Todas las células proceden de otras células, y todas las células heredan campos de organización. Los genes forman parte de esta organización. Desempeñan un papel esencial, pero no explican la organización en sí. Desde el punto de vista genético, las moscas de la fruta, los gusanos, los peces y los mamíferos son muy similares. Comparten los mismos genes Hox, que ayudan a determinar cómo los embriones se convierten en criaturas adultas con brazos y piernas o antenas y alas. Estos genes son como interruptores. Pero los interruptores son casi iguales en la mosca de la fruta, el ratón y el ser humano. Así que estos genes por sí solos no pueden determinar la forma, o de lo contrario las moscas de la fruta no tendrían un aspecto tan diferente del nuestro.
Sugiero que los campos morfogenéticos funcionan imponiendo patrones a una actividad que de otro modo sería aleatoria o indeterminada. Los campos morfogenéticos no están fijos para siempre, sino que evolucionan. Los campos de los sabuesos afganos y los caniches se han diferenciado de los de sus antepasados comunes, los lobos. ¿Cómo se heredan estos campos? Propongo que se transmiten de miembros anteriores de la especie a través de una especie de resonancia no local, que yo llamo «resonancia mórfica».
Leviton: ¿Puede explicar mejor por qué ha descartado la codificación genética?
Sheldrake:
Si la información se transportara sólo en los genes, entonces todas las células del cuerpo estarían programadas de forma idéntica, porque contienen los mismos genes. Las células de los brazos y las piernas son genéticamente idénticas a las de los huesos, los cartílagos y los tejidos. Si los genes son los mismos, entonces el desarrollo de unas células en brazos y otras en piernas debe depender de influencias no genéticas. En mi trabajo describo una «jerarquía anidada» de unidades morfogenéticas que coordinan los campos de las extremidades, los músculos, etc.
Hay muchas cosas sobre nosotros que la genética no puede explicar. En estudios, gemelos idénticos separados al nacer muestran notables similitudes. Tal vez ambos desarrollen un gran interés por las carreras de coches de carreras y el arte. No hay genes «amantes de los coches de carreras y del arte».
Los investigadores que pusieron en marcha el Proyecto Genoma Humano esperaban descubrir que tenemos cien mil genes, pero el recuento final es más bien de veintitrés mil. Una mosca de la fruta tiene diecisiete mil genes. Un erizo de mar tiene veintiséis mil. El arroz tiene treinta y ocho mil genes. Los humanos somos más complicados mecánicamente que el arroz, así que ¿por qué no tenemos más genes?

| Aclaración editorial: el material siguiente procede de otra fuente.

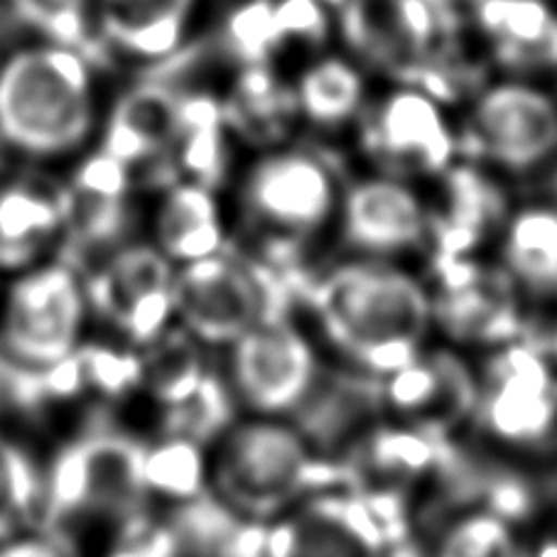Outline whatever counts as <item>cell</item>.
<instances>
[{
    "instance_id": "6da1fadb",
    "label": "cell",
    "mask_w": 557,
    "mask_h": 557,
    "mask_svg": "<svg viewBox=\"0 0 557 557\" xmlns=\"http://www.w3.org/2000/svg\"><path fill=\"white\" fill-rule=\"evenodd\" d=\"M349 156L297 136L246 150L224 189L234 244L302 287L330 256Z\"/></svg>"
},
{
    "instance_id": "7a4b0ae2",
    "label": "cell",
    "mask_w": 557,
    "mask_h": 557,
    "mask_svg": "<svg viewBox=\"0 0 557 557\" xmlns=\"http://www.w3.org/2000/svg\"><path fill=\"white\" fill-rule=\"evenodd\" d=\"M300 312L332 359L383 379L435 339L425 265L326 256L300 287Z\"/></svg>"
},
{
    "instance_id": "3957f363",
    "label": "cell",
    "mask_w": 557,
    "mask_h": 557,
    "mask_svg": "<svg viewBox=\"0 0 557 557\" xmlns=\"http://www.w3.org/2000/svg\"><path fill=\"white\" fill-rule=\"evenodd\" d=\"M143 447L146 432L126 425L119 410L89 406L79 425L45 453L33 528L72 557H99L119 535L158 516L143 484Z\"/></svg>"
},
{
    "instance_id": "277c9868",
    "label": "cell",
    "mask_w": 557,
    "mask_h": 557,
    "mask_svg": "<svg viewBox=\"0 0 557 557\" xmlns=\"http://www.w3.org/2000/svg\"><path fill=\"white\" fill-rule=\"evenodd\" d=\"M101 66L72 47L35 40L0 64V143L11 162L70 165L99 138Z\"/></svg>"
},
{
    "instance_id": "5b68a950",
    "label": "cell",
    "mask_w": 557,
    "mask_h": 557,
    "mask_svg": "<svg viewBox=\"0 0 557 557\" xmlns=\"http://www.w3.org/2000/svg\"><path fill=\"white\" fill-rule=\"evenodd\" d=\"M339 482L344 469L324 462L290 418L238 412L209 445V494L256 525Z\"/></svg>"
},
{
    "instance_id": "8992f818",
    "label": "cell",
    "mask_w": 557,
    "mask_h": 557,
    "mask_svg": "<svg viewBox=\"0 0 557 557\" xmlns=\"http://www.w3.org/2000/svg\"><path fill=\"white\" fill-rule=\"evenodd\" d=\"M479 396L467 437L531 472L557 476V363L528 330L476 357Z\"/></svg>"
},
{
    "instance_id": "52a82bcc",
    "label": "cell",
    "mask_w": 557,
    "mask_h": 557,
    "mask_svg": "<svg viewBox=\"0 0 557 557\" xmlns=\"http://www.w3.org/2000/svg\"><path fill=\"white\" fill-rule=\"evenodd\" d=\"M457 119L462 158L513 191L543 187L557 170V82L486 72Z\"/></svg>"
},
{
    "instance_id": "ba28073f",
    "label": "cell",
    "mask_w": 557,
    "mask_h": 557,
    "mask_svg": "<svg viewBox=\"0 0 557 557\" xmlns=\"http://www.w3.org/2000/svg\"><path fill=\"white\" fill-rule=\"evenodd\" d=\"M459 160L457 106L422 84L379 79L349 143L351 165L430 185Z\"/></svg>"
},
{
    "instance_id": "9c48e42d",
    "label": "cell",
    "mask_w": 557,
    "mask_h": 557,
    "mask_svg": "<svg viewBox=\"0 0 557 557\" xmlns=\"http://www.w3.org/2000/svg\"><path fill=\"white\" fill-rule=\"evenodd\" d=\"M297 302L300 285L236 244L175 273L177 324L216 354Z\"/></svg>"
},
{
    "instance_id": "30bf717a",
    "label": "cell",
    "mask_w": 557,
    "mask_h": 557,
    "mask_svg": "<svg viewBox=\"0 0 557 557\" xmlns=\"http://www.w3.org/2000/svg\"><path fill=\"white\" fill-rule=\"evenodd\" d=\"M94 332L84 271L54 256L3 281L0 363L45 371L79 351Z\"/></svg>"
},
{
    "instance_id": "8fae6325",
    "label": "cell",
    "mask_w": 557,
    "mask_h": 557,
    "mask_svg": "<svg viewBox=\"0 0 557 557\" xmlns=\"http://www.w3.org/2000/svg\"><path fill=\"white\" fill-rule=\"evenodd\" d=\"M408 535V502L339 482L265 523L261 557H388Z\"/></svg>"
},
{
    "instance_id": "7c38bea8",
    "label": "cell",
    "mask_w": 557,
    "mask_h": 557,
    "mask_svg": "<svg viewBox=\"0 0 557 557\" xmlns=\"http://www.w3.org/2000/svg\"><path fill=\"white\" fill-rule=\"evenodd\" d=\"M242 416L293 418L330 361L300 307L273 314L216 354Z\"/></svg>"
},
{
    "instance_id": "4fadbf2b",
    "label": "cell",
    "mask_w": 557,
    "mask_h": 557,
    "mask_svg": "<svg viewBox=\"0 0 557 557\" xmlns=\"http://www.w3.org/2000/svg\"><path fill=\"white\" fill-rule=\"evenodd\" d=\"M332 253L425 265L432 253V205L425 182L349 165Z\"/></svg>"
},
{
    "instance_id": "5bb4252c",
    "label": "cell",
    "mask_w": 557,
    "mask_h": 557,
    "mask_svg": "<svg viewBox=\"0 0 557 557\" xmlns=\"http://www.w3.org/2000/svg\"><path fill=\"white\" fill-rule=\"evenodd\" d=\"M175 273L177 265L143 234L99 258L84 271L94 330L148 347L177 322Z\"/></svg>"
},
{
    "instance_id": "9a60e30c",
    "label": "cell",
    "mask_w": 557,
    "mask_h": 557,
    "mask_svg": "<svg viewBox=\"0 0 557 557\" xmlns=\"http://www.w3.org/2000/svg\"><path fill=\"white\" fill-rule=\"evenodd\" d=\"M64 242L60 256L86 271L113 248L143 234L146 191L138 172L99 146L60 170Z\"/></svg>"
},
{
    "instance_id": "2e32d148",
    "label": "cell",
    "mask_w": 557,
    "mask_h": 557,
    "mask_svg": "<svg viewBox=\"0 0 557 557\" xmlns=\"http://www.w3.org/2000/svg\"><path fill=\"white\" fill-rule=\"evenodd\" d=\"M425 271L435 297L437 339L482 357L531 330V312L488 256L437 261Z\"/></svg>"
},
{
    "instance_id": "e0dca14e",
    "label": "cell",
    "mask_w": 557,
    "mask_h": 557,
    "mask_svg": "<svg viewBox=\"0 0 557 557\" xmlns=\"http://www.w3.org/2000/svg\"><path fill=\"white\" fill-rule=\"evenodd\" d=\"M476 396V357L437 337L406 367L381 379L383 416L445 437L467 435Z\"/></svg>"
},
{
    "instance_id": "ac0fdd59",
    "label": "cell",
    "mask_w": 557,
    "mask_h": 557,
    "mask_svg": "<svg viewBox=\"0 0 557 557\" xmlns=\"http://www.w3.org/2000/svg\"><path fill=\"white\" fill-rule=\"evenodd\" d=\"M185 84L168 72L146 70L113 99H106L96 146L136 170L146 195L170 182L168 150Z\"/></svg>"
},
{
    "instance_id": "d6986e66",
    "label": "cell",
    "mask_w": 557,
    "mask_h": 557,
    "mask_svg": "<svg viewBox=\"0 0 557 557\" xmlns=\"http://www.w3.org/2000/svg\"><path fill=\"white\" fill-rule=\"evenodd\" d=\"M300 136L339 148L349 156L354 131L379 79L347 47L330 45L285 66Z\"/></svg>"
},
{
    "instance_id": "ffe728a7",
    "label": "cell",
    "mask_w": 557,
    "mask_h": 557,
    "mask_svg": "<svg viewBox=\"0 0 557 557\" xmlns=\"http://www.w3.org/2000/svg\"><path fill=\"white\" fill-rule=\"evenodd\" d=\"M432 253L428 263L488 256L516 191L462 158L430 182Z\"/></svg>"
},
{
    "instance_id": "44dd1931",
    "label": "cell",
    "mask_w": 557,
    "mask_h": 557,
    "mask_svg": "<svg viewBox=\"0 0 557 557\" xmlns=\"http://www.w3.org/2000/svg\"><path fill=\"white\" fill-rule=\"evenodd\" d=\"M488 258L533 320L557 310V197L543 187L516 191Z\"/></svg>"
},
{
    "instance_id": "7402d4cb",
    "label": "cell",
    "mask_w": 557,
    "mask_h": 557,
    "mask_svg": "<svg viewBox=\"0 0 557 557\" xmlns=\"http://www.w3.org/2000/svg\"><path fill=\"white\" fill-rule=\"evenodd\" d=\"M64 197L60 170L11 162L0 172V277L60 256Z\"/></svg>"
},
{
    "instance_id": "603a6c76",
    "label": "cell",
    "mask_w": 557,
    "mask_h": 557,
    "mask_svg": "<svg viewBox=\"0 0 557 557\" xmlns=\"http://www.w3.org/2000/svg\"><path fill=\"white\" fill-rule=\"evenodd\" d=\"M488 72L557 82V0H465Z\"/></svg>"
},
{
    "instance_id": "cb8c5ba5",
    "label": "cell",
    "mask_w": 557,
    "mask_h": 557,
    "mask_svg": "<svg viewBox=\"0 0 557 557\" xmlns=\"http://www.w3.org/2000/svg\"><path fill=\"white\" fill-rule=\"evenodd\" d=\"M143 236L175 265L224 251L234 244L224 189L180 177L148 191Z\"/></svg>"
},
{
    "instance_id": "d4e9b609",
    "label": "cell",
    "mask_w": 557,
    "mask_h": 557,
    "mask_svg": "<svg viewBox=\"0 0 557 557\" xmlns=\"http://www.w3.org/2000/svg\"><path fill=\"white\" fill-rule=\"evenodd\" d=\"M383 418L381 379L330 357L290 420L324 462L342 467L357 442Z\"/></svg>"
},
{
    "instance_id": "484cf974",
    "label": "cell",
    "mask_w": 557,
    "mask_h": 557,
    "mask_svg": "<svg viewBox=\"0 0 557 557\" xmlns=\"http://www.w3.org/2000/svg\"><path fill=\"white\" fill-rule=\"evenodd\" d=\"M205 0H96V27L113 62L143 70L170 62L199 40L197 21Z\"/></svg>"
},
{
    "instance_id": "4316f807",
    "label": "cell",
    "mask_w": 557,
    "mask_h": 557,
    "mask_svg": "<svg viewBox=\"0 0 557 557\" xmlns=\"http://www.w3.org/2000/svg\"><path fill=\"white\" fill-rule=\"evenodd\" d=\"M242 150L226 126L216 86L187 82L168 150V180H197L226 189Z\"/></svg>"
},
{
    "instance_id": "83f0119b",
    "label": "cell",
    "mask_w": 557,
    "mask_h": 557,
    "mask_svg": "<svg viewBox=\"0 0 557 557\" xmlns=\"http://www.w3.org/2000/svg\"><path fill=\"white\" fill-rule=\"evenodd\" d=\"M226 126L242 152L271 148L300 136V123L287 76L275 64L234 66L219 86Z\"/></svg>"
},
{
    "instance_id": "f1b7e54d",
    "label": "cell",
    "mask_w": 557,
    "mask_h": 557,
    "mask_svg": "<svg viewBox=\"0 0 557 557\" xmlns=\"http://www.w3.org/2000/svg\"><path fill=\"white\" fill-rule=\"evenodd\" d=\"M143 391L140 398L156 412L185 406L214 379L219 369L216 351L205 347L182 324H172L156 342L143 347Z\"/></svg>"
},
{
    "instance_id": "f546056e",
    "label": "cell",
    "mask_w": 557,
    "mask_h": 557,
    "mask_svg": "<svg viewBox=\"0 0 557 557\" xmlns=\"http://www.w3.org/2000/svg\"><path fill=\"white\" fill-rule=\"evenodd\" d=\"M523 533L502 511L476 504L435 518L412 537L425 557H523Z\"/></svg>"
},
{
    "instance_id": "4dcf8cb0",
    "label": "cell",
    "mask_w": 557,
    "mask_h": 557,
    "mask_svg": "<svg viewBox=\"0 0 557 557\" xmlns=\"http://www.w3.org/2000/svg\"><path fill=\"white\" fill-rule=\"evenodd\" d=\"M143 484L158 511L209 494V445L180 432H146Z\"/></svg>"
},
{
    "instance_id": "1f68e13d",
    "label": "cell",
    "mask_w": 557,
    "mask_h": 557,
    "mask_svg": "<svg viewBox=\"0 0 557 557\" xmlns=\"http://www.w3.org/2000/svg\"><path fill=\"white\" fill-rule=\"evenodd\" d=\"M45 484V453L25 437L21 428L0 422V545L40 513Z\"/></svg>"
},
{
    "instance_id": "d6a6232c",
    "label": "cell",
    "mask_w": 557,
    "mask_h": 557,
    "mask_svg": "<svg viewBox=\"0 0 557 557\" xmlns=\"http://www.w3.org/2000/svg\"><path fill=\"white\" fill-rule=\"evenodd\" d=\"M86 406L121 410L140 398L143 351L111 334L94 330L76 351Z\"/></svg>"
},
{
    "instance_id": "836d02e7",
    "label": "cell",
    "mask_w": 557,
    "mask_h": 557,
    "mask_svg": "<svg viewBox=\"0 0 557 557\" xmlns=\"http://www.w3.org/2000/svg\"><path fill=\"white\" fill-rule=\"evenodd\" d=\"M8 11L37 40L79 50L101 70L113 64L96 27V0H8Z\"/></svg>"
},
{
    "instance_id": "e575fe53",
    "label": "cell",
    "mask_w": 557,
    "mask_h": 557,
    "mask_svg": "<svg viewBox=\"0 0 557 557\" xmlns=\"http://www.w3.org/2000/svg\"><path fill=\"white\" fill-rule=\"evenodd\" d=\"M0 557H72L64 547L40 528H25L0 545Z\"/></svg>"
},
{
    "instance_id": "d590c367",
    "label": "cell",
    "mask_w": 557,
    "mask_h": 557,
    "mask_svg": "<svg viewBox=\"0 0 557 557\" xmlns=\"http://www.w3.org/2000/svg\"><path fill=\"white\" fill-rule=\"evenodd\" d=\"M531 332L543 342V347L550 354L553 361L557 363V310L547 317H537L531 324Z\"/></svg>"
},
{
    "instance_id": "8d00e7d4",
    "label": "cell",
    "mask_w": 557,
    "mask_h": 557,
    "mask_svg": "<svg viewBox=\"0 0 557 557\" xmlns=\"http://www.w3.org/2000/svg\"><path fill=\"white\" fill-rule=\"evenodd\" d=\"M388 557H425V555H422V547H420L416 537L408 535V537H403V541L393 545V550H391Z\"/></svg>"
},
{
    "instance_id": "74e56055",
    "label": "cell",
    "mask_w": 557,
    "mask_h": 557,
    "mask_svg": "<svg viewBox=\"0 0 557 557\" xmlns=\"http://www.w3.org/2000/svg\"><path fill=\"white\" fill-rule=\"evenodd\" d=\"M8 165H11V158H8L3 143H0V172H3Z\"/></svg>"
},
{
    "instance_id": "f35d334b",
    "label": "cell",
    "mask_w": 557,
    "mask_h": 557,
    "mask_svg": "<svg viewBox=\"0 0 557 557\" xmlns=\"http://www.w3.org/2000/svg\"><path fill=\"white\" fill-rule=\"evenodd\" d=\"M5 60V50H3V40H0V64Z\"/></svg>"
},
{
    "instance_id": "ab89813d",
    "label": "cell",
    "mask_w": 557,
    "mask_h": 557,
    "mask_svg": "<svg viewBox=\"0 0 557 557\" xmlns=\"http://www.w3.org/2000/svg\"><path fill=\"white\" fill-rule=\"evenodd\" d=\"M0 293H3V277H0Z\"/></svg>"
}]
</instances>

Los científicos han identificado unos cincuenta genes humanos asociados a la estatura, pero las investigaciones demuestran que, en conjunto, esos cincuenta genes sólo representan alrededor del 5% de la estatura de una persona. Falta la mayor parte de la heredabilidad, y eso es un gran problema para las teorías genéticas sobre el funcionamiento del cuerpo. Mis teorías ofrecen una solución mejor al problema de la «heredabilidad perdida». Los genetistas dicen: «Denos otros diez años y lo tendremos todo resuelto. Sólo necesitamos más potencia de cálculo y secuenciación genética. Eso es todo». Tengo una apuesta con el biólogo del desarrollo Lewis Wolpert: si para el 1 de mayo de 2029 no puede predecir todos los detalles de un organismo basándose en el genoma de un óvulo fecundado, pierde.